UBS strategists led by Damian Fraser upgraded Brazilian stocks to ``overweight'' today, the first time in five months, and lowered Mexico to ``neutral,'' reversing their previous recommendation made in November.
``Brazil's discount to Mexico has widened this year as the Mexican market has performed better, so Brazilian stocks are attractively cheap over the course of the year, especially the consumer, homebuilding, and banking sectors,'' Damien Fraser, head of equity research at UBS Pactual, the Latin American unit of UBS AG, said in an interview from Mexico City.
UBS's upgrade of Brazil is in contrast to Deutsche Bank AG and Citigroup Inc., which recommended Mexican stocks this month.
The Bovespa index of the most-traded shares in the Sao Paulo stock exchange had lost 2 percent this year through yesterday, compared with a 6.2 percent gain for the Bolsa. Brazilian stocks rose 44 percent in 2007, while Mexican shares gained 12 percent.
The upgrade for Brazil reflects a better outlook for earnings growth in that country over Mexico and the possibility that Brazilian long-term rates may drop, Fraser said.
UBS expects Brazilian companies to post earnings growth of 33.5 percent this year, compared with 15.1 percent in Mexico.
`Very Robust'
``Because Brazil's economic growth is very robust and commodities prices are still performing pretty well, we see much more significant upgrades in our estimates for Brazil than we see in Mexico,'' Fraser said. ``Mexico is more at risk from negative earnings changes because the economy is weaker than Brazil and many more companies in Mexico have much bigger exposure to the U.S. economy.''
The outlook for long-term rates will be another driver for Brazilian stocks even as the central bank gets set to increase borrowing costs after wrapping up a two-day policy meeting today, Fraser said. UBS economists expect the central bank to raise rates by half a percentage point to 11.75 percent today.

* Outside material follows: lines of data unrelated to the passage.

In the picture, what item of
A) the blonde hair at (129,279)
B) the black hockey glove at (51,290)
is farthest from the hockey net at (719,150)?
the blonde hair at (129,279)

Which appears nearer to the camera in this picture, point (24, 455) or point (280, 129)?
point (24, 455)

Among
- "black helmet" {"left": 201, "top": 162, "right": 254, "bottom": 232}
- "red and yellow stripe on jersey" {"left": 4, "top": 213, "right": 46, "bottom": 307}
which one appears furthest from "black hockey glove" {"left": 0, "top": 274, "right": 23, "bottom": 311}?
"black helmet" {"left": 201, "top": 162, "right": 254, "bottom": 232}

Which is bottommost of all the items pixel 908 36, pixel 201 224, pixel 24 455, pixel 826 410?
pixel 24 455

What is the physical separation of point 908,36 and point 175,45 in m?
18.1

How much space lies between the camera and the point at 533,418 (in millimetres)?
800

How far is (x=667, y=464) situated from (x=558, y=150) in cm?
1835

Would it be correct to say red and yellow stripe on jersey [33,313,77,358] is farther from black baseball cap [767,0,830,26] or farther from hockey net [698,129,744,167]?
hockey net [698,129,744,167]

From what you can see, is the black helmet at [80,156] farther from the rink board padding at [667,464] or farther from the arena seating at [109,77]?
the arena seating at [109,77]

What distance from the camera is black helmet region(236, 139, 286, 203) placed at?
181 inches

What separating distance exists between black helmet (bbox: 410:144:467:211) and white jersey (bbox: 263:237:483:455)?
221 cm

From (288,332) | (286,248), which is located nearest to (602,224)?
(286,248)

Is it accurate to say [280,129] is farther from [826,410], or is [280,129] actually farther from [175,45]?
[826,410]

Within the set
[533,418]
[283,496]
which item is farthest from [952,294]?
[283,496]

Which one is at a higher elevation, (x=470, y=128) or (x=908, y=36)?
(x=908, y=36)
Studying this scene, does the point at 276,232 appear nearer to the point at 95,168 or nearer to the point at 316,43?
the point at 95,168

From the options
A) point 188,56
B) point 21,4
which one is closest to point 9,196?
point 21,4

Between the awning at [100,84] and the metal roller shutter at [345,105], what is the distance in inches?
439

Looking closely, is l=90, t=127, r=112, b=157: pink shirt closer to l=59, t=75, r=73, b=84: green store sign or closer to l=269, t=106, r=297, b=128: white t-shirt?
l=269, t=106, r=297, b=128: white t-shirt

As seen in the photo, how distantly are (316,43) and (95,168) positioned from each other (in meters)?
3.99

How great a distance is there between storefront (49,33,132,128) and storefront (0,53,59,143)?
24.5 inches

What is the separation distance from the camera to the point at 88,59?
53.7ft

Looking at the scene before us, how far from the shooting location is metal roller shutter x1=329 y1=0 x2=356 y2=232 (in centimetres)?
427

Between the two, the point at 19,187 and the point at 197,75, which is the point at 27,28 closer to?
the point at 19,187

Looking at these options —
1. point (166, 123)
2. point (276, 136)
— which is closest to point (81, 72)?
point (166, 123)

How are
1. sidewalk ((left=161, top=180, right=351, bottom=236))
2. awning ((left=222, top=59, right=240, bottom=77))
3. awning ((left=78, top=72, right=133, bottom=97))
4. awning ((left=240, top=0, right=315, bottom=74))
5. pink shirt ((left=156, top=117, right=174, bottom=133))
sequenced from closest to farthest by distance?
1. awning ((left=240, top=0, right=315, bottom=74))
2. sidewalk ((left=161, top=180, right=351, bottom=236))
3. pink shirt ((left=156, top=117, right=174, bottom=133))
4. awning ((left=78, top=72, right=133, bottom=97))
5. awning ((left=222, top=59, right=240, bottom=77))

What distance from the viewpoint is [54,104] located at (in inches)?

``The increase in interest rates in Brazil has now been discounted and long-term rates, which matters to equities more, are likely to remain stable or come down,'' Fraser said. ``Whereas in Mexico the eventual reduction in rates has been delayed by negative inflation numbers, so the favorable interest rate story that we had in Mexico in the beginning of the year has been played out.''
Deutsche Bank on April 14 cut its 2008 estimate for the Bovespa index by 6.7 percent on concern slowing growth in China may hurt demand for commodities. A week earlier, Citigroup said Mexican stocks will outperform Brazilian shares as interest rates in the two countries diverge and a commodities rally ends in the middle of the year.